------ TRECHO FORNECIDO ------

O tribunal do júri, onde são julgados crimes dolosos contra a vida, naturalmente violentos, frequentemente é cenário de discussões acaloradas entre os atores do processo penal. Infelizmente, essas discussões podem se desviar do propósito central do tribunal e se tornarem agressões simbólicas, verbais ou, até mesmo, físicas.
Um exemplo disso são os diversos vídeos virais nas redes sociais que mostram episódios lamentáveis de xingamentos, ofensas pessoais e até confrontos físicos entre os atores do julgamento. Um vídeo com centenas de milhões de visualizações mostra um promotor e um advogado saindo no tapa no tribunal do júri, enquanto a testemunha observa perplexa.
Além de agressões físicas, é comum observar violências simbólicas, como ofensas à profissão da advocacia, ao Ministério Público e a outros envolvidos no processo. Essas ofensas, muitas vezes, são utilizadas como estratégia para desestabilizar a outra parte e, assim, ganhar vantagem no debate. Essa abordagem, no entanto, é prejudicial ao ambiente jurídico e à busca pela justiça.
Nesse contexto, é imprescindível que os profissionais envolvidos no processo penal busquem conhecer e aplicar a comunicação não violenta (CNV) como uma ferramenta para melhorar o ambiente e a qualidade das interações no tribunal do júri.
Ao adotar os princípios da CNV, é possível evitar a prevalência das emoções e da agressividade, priorizando a razão e o bom senso na busca por justiça e resolução de conflitos de maneira imparcial e equilibrada.

------ INFORMAÇÕES REGISTRADAS ------

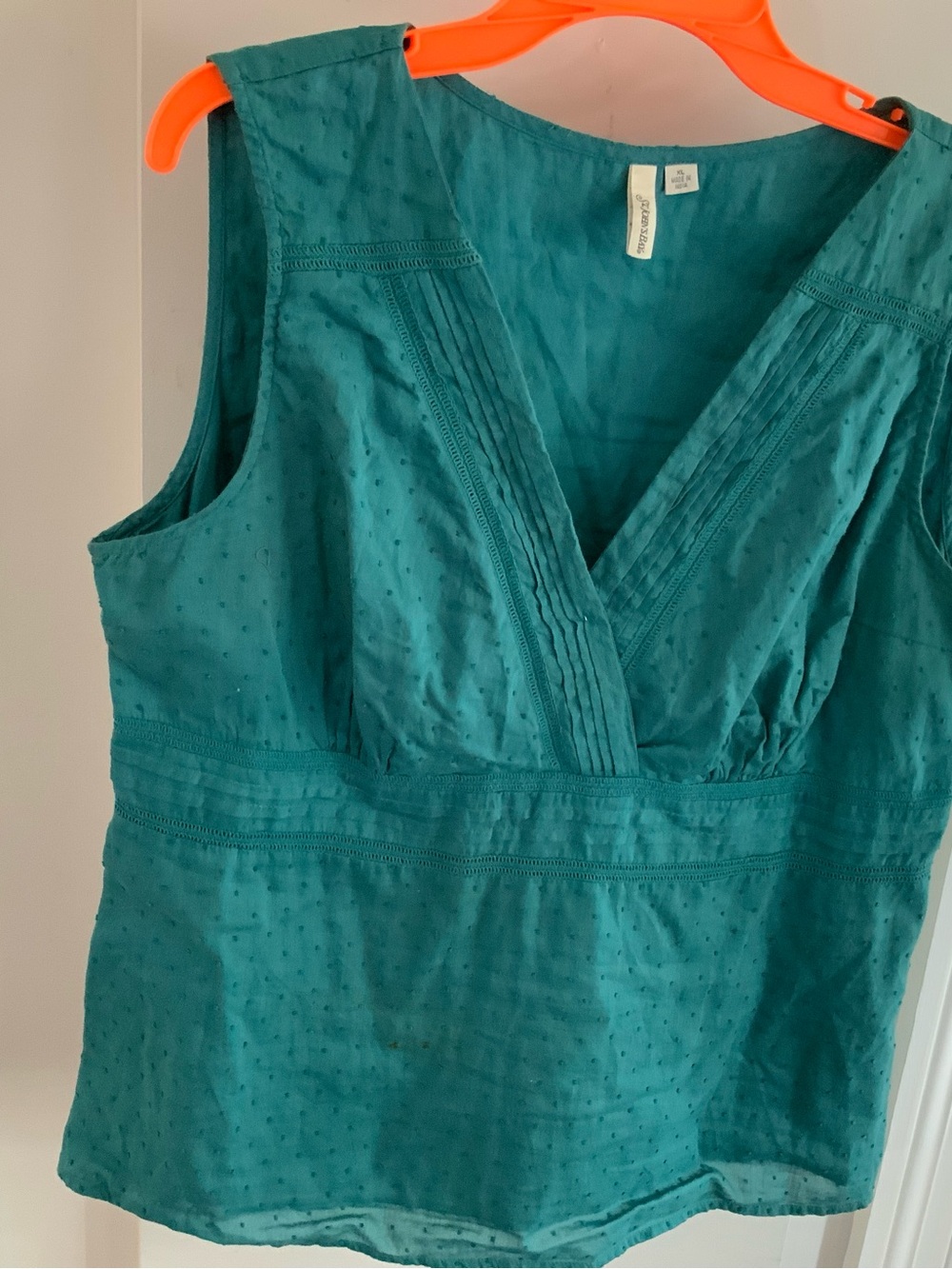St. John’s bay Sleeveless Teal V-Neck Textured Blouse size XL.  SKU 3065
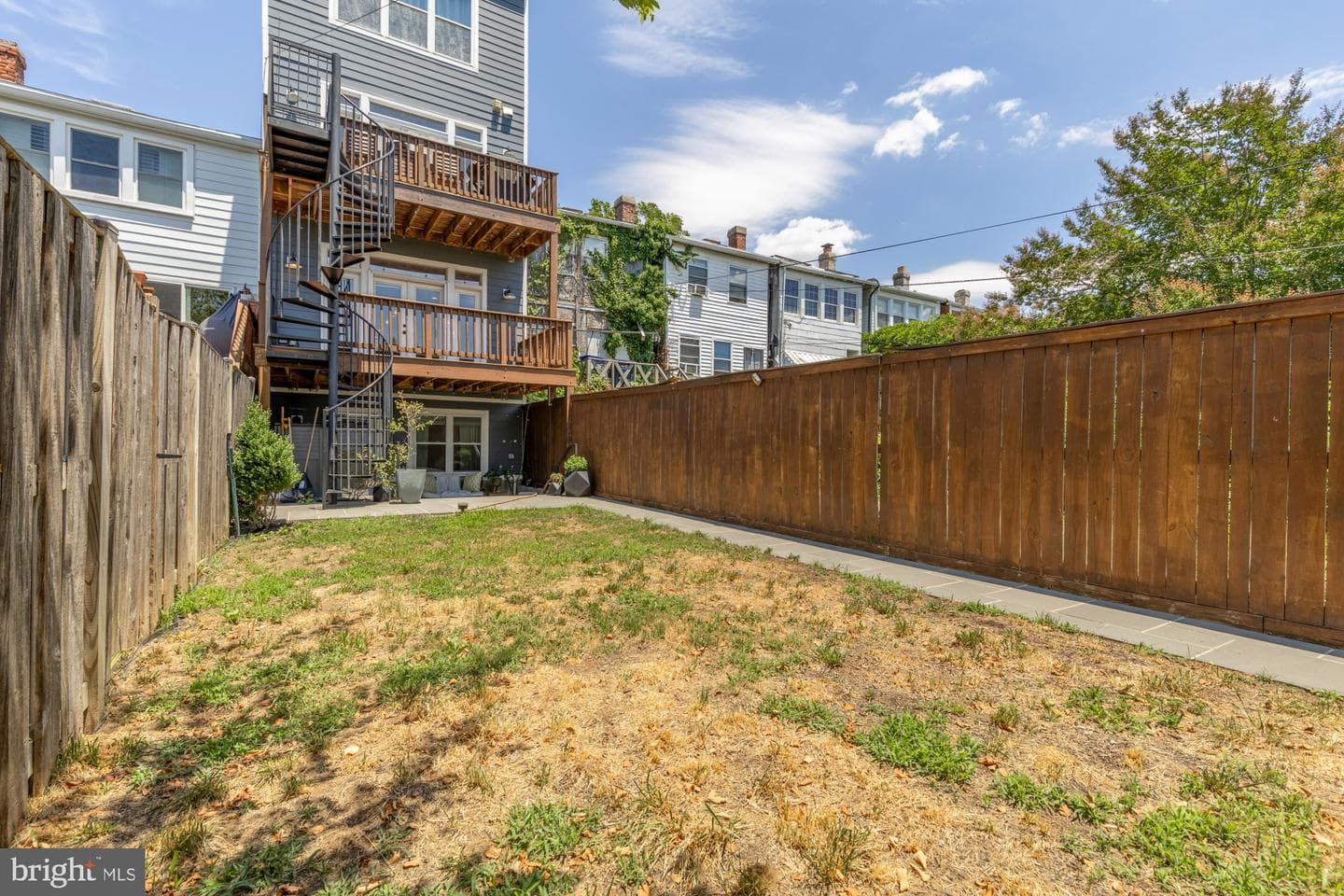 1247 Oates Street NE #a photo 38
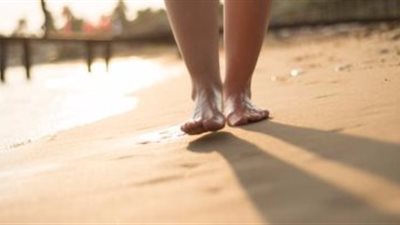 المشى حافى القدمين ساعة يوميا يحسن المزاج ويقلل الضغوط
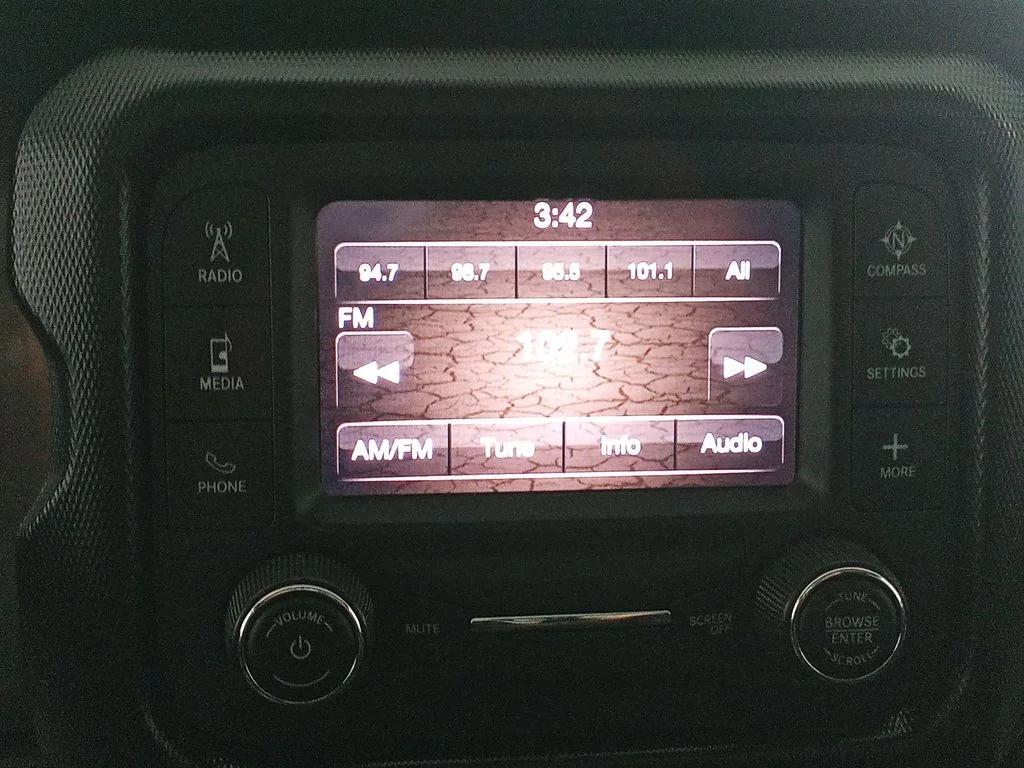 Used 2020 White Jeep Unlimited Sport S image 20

------

ITEM DA TAREFA 1 - No trecho sobre o tribunal do júri, que ferramenta os profissionais do processo penal devem conhecer e aplicar para melhorar as interações no tribunal?
ITEM DA TAREFA 2 - Retome o texto sobre a comunicação no tribunal do júri a partir do ponto em que ele termina.

QUADRO DE RESPOSTA 1 - A comunicação não violenta (CNV).

QUADRO DE RESPOSTA 2 -
Marshall Rosenberg, autor da obra Comunicação Não Violenta, definiu quatro componentes essenciais para uma comunicação eficiente e empática: observação, sentimentos, necessidades e pedidos. Esses princípios podem ser aplicados no tribunal do júri, melhorando a qualidade das interações entre advogados, promotores, juízes e todos os envolvidos no processo.
A observação, primeiro passo, consiste em descrever a situação de maneira objetiva, evitando julgamentos ou avaliações. Assim, os envolvidos compreendem o contexto e concentram-se no que realmente importa. Identificar e expressar os sentimentos que surgem a partir dessa situação é o próximo passo. Ao reconhecer e assumir a responsabilidade pelos sentimentos, cria-se espaço para empatia e compreensão mútua.
Identificar as necessidades subjacentes aos sentimentos e comunicá-las de forma clara e específica é a terceira etapa. Fazer pedidos claros e concretos, enriquecendo a vida de todos os envolvidos, é importante. Paralelamente, é essencial estar aberto para receber os pedidos dos outros com empatia e compaixão, estabelecendo um ambiente colaborativo e de apoio mútuo.
A empatia e a compaixão são conceitos intimamente relacionados, mas possuem diferenças significativas em sua essência e efeitos. A empatia ocorre quando nos conectamos com o sofrimento de outra pessoa e, por um momento, experimentamos aquele sofrimento como se fosse nosso. Nesse processo, nos colocamos no lugar do outro, imaginando como nos sentiríamos se estivéssemos em sua situação. Essa conexão desencadeia uma série de funções fisiológicas em nosso corpo que podem levar a um profundo mal-estar, fazendo com que soframos ao ver alguém sofrer.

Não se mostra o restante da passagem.